WHAT TO WORK ON: Reproduce each line of the material exactly, minus any picture.

SUPPLIED DATA:
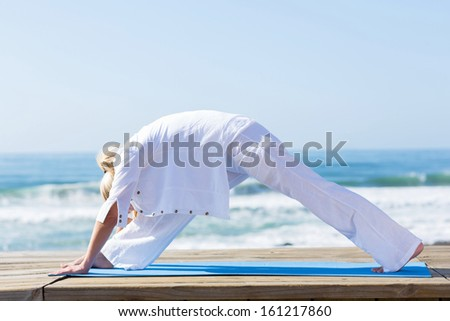 middle aged woman doing yoga exercise by the beach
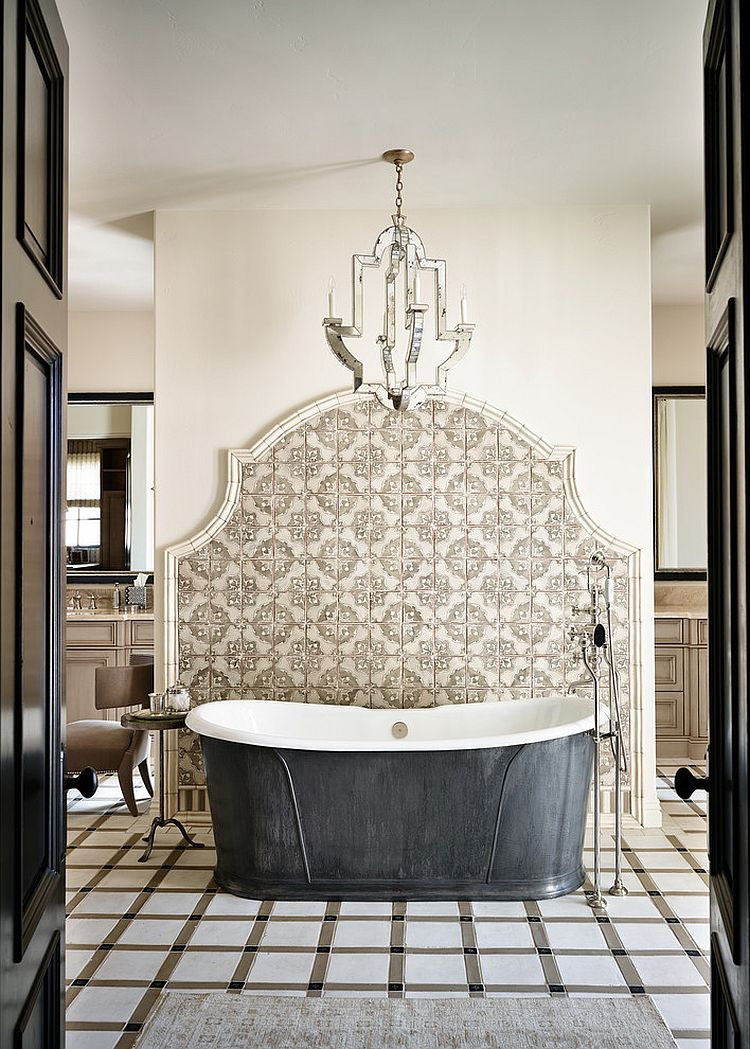 Mediterranean bathroom with pewter bathtub backed and an elegant tile wall [Design: Wiseman & Gale Interiors]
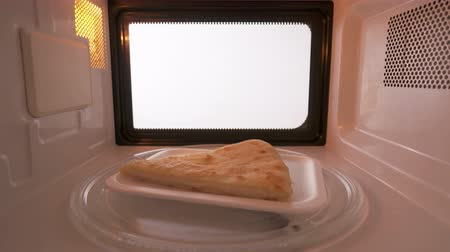 leftover : Plastic plate with slice of cheese pie spinning on turntable in the microwave oven. Version without external lighting for more natural look. Stock Footage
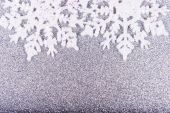 White snowflakes on a background of silver sequins — Stock Photo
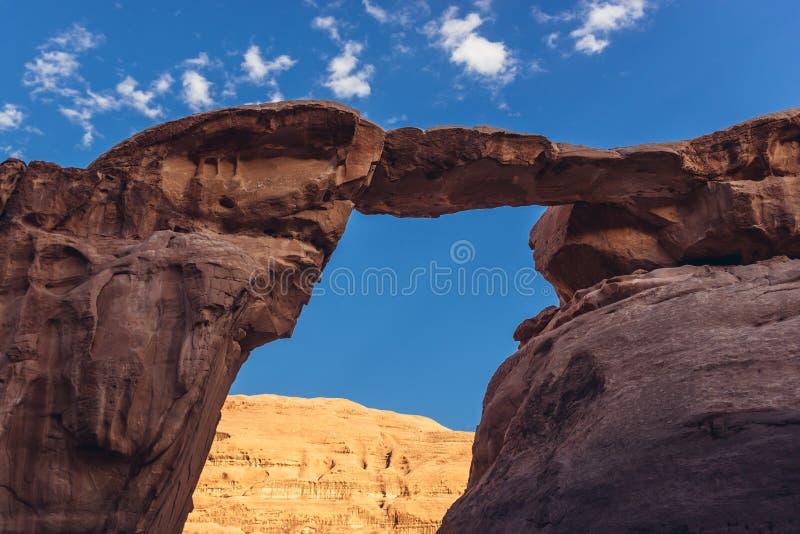 Rock bridge in Wadi Rum valley stock images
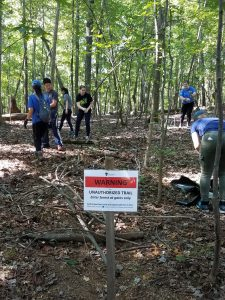 "Duke Forest volunteers brushing a trail with ""Unauthorized Trail"" signage"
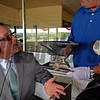 Darren Rogers with Churchill Downs arrived with the Triple Crown trophy during the Steve Byk show with And They're Off's  Steve Haskin, on right, on Wed. June 4, 2014, at Belmont Park, in Elmont, NY.<br /> iphonephotos image 1560<br /> Photo by Anne M. Eberhardt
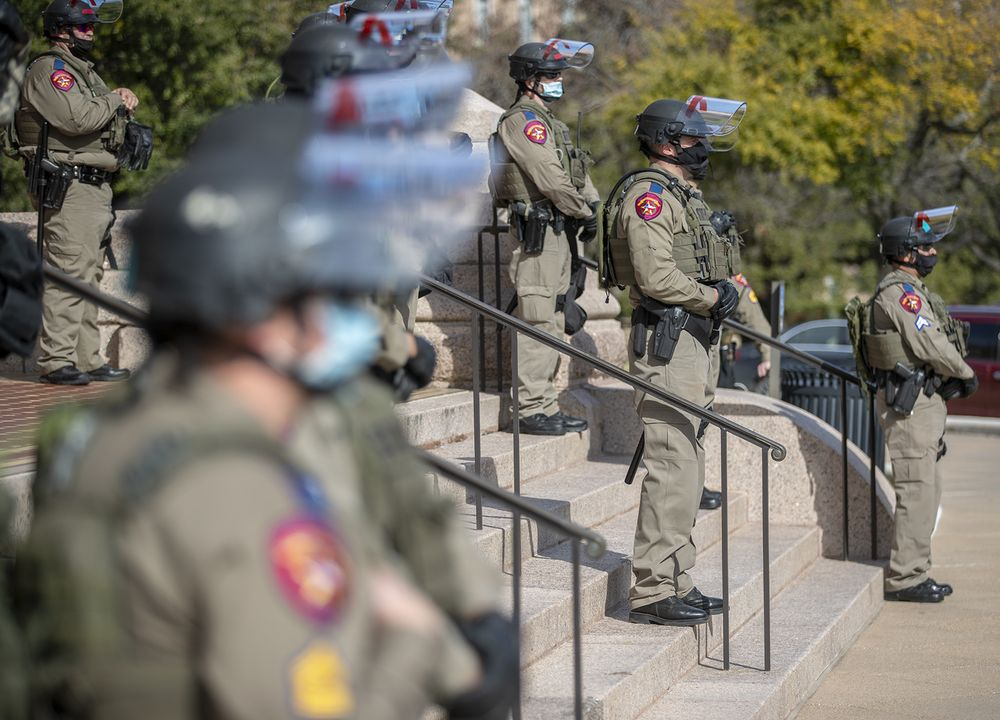 DPS state troopers and the National Guard protect the Capitol on the first day of the 87th Legislature, Tuesday Jan. 12, 2021 in Austin, Texas. More than 100 Texas troopers, including dozens wearing tactical vests and carrying riot gear, stood on guard outside the state Capitol on Tuesday as lawmakers returned to work amid FBI warnings of armed protests at statehouses across the country. (Ricardo B. Brazziell/Austin American-Statesman via AP)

SOLUTION:
 middle aged woman doing yoga exercise by the beach
 Mediterranean bathroom with pewter bathtub backed and an elegant tile wall [Design: Wiseman & Gale Interiors]
 leftover : Plastic plate with slice of cheese pie spinning on turntable in the microwave oven. Version without external lighting for more natural look. Stock Footage
 White snowflakes on a background of silver sequins — Stock Photo
 Rock bridge in Wadi Rum valley stock images
 "Duke Forest volunteers brushing a trail with ""Unauthorized Trail"" signage"
 Darren Rogers with Churchill Downs arrived with the Triple Crown trophy during the Steve Byk show with And They're Off's  Steve Haskin, on right, on Wed. June 4, 2014, at Belmont Park, in Elmont, NY.<br /> iphonephotos image 1560<br /> Photo by Anne M. Eberhardt
 DPS state troopers and the National Guard protect the Capitol on the first day of the 87th Legislature, Tuesday Jan. 12, 2021 in Austin, Texas. More than 100 Texas troopers, including dozens wearing tactical vests and carrying riot gear, stood on guard outside the state Capitol on Tuesday as lawmakers returned to work amid FBI warnings of armed protests at statehouses across the country. (Ricardo B. Brazziell/Austin American-Statesman via AP)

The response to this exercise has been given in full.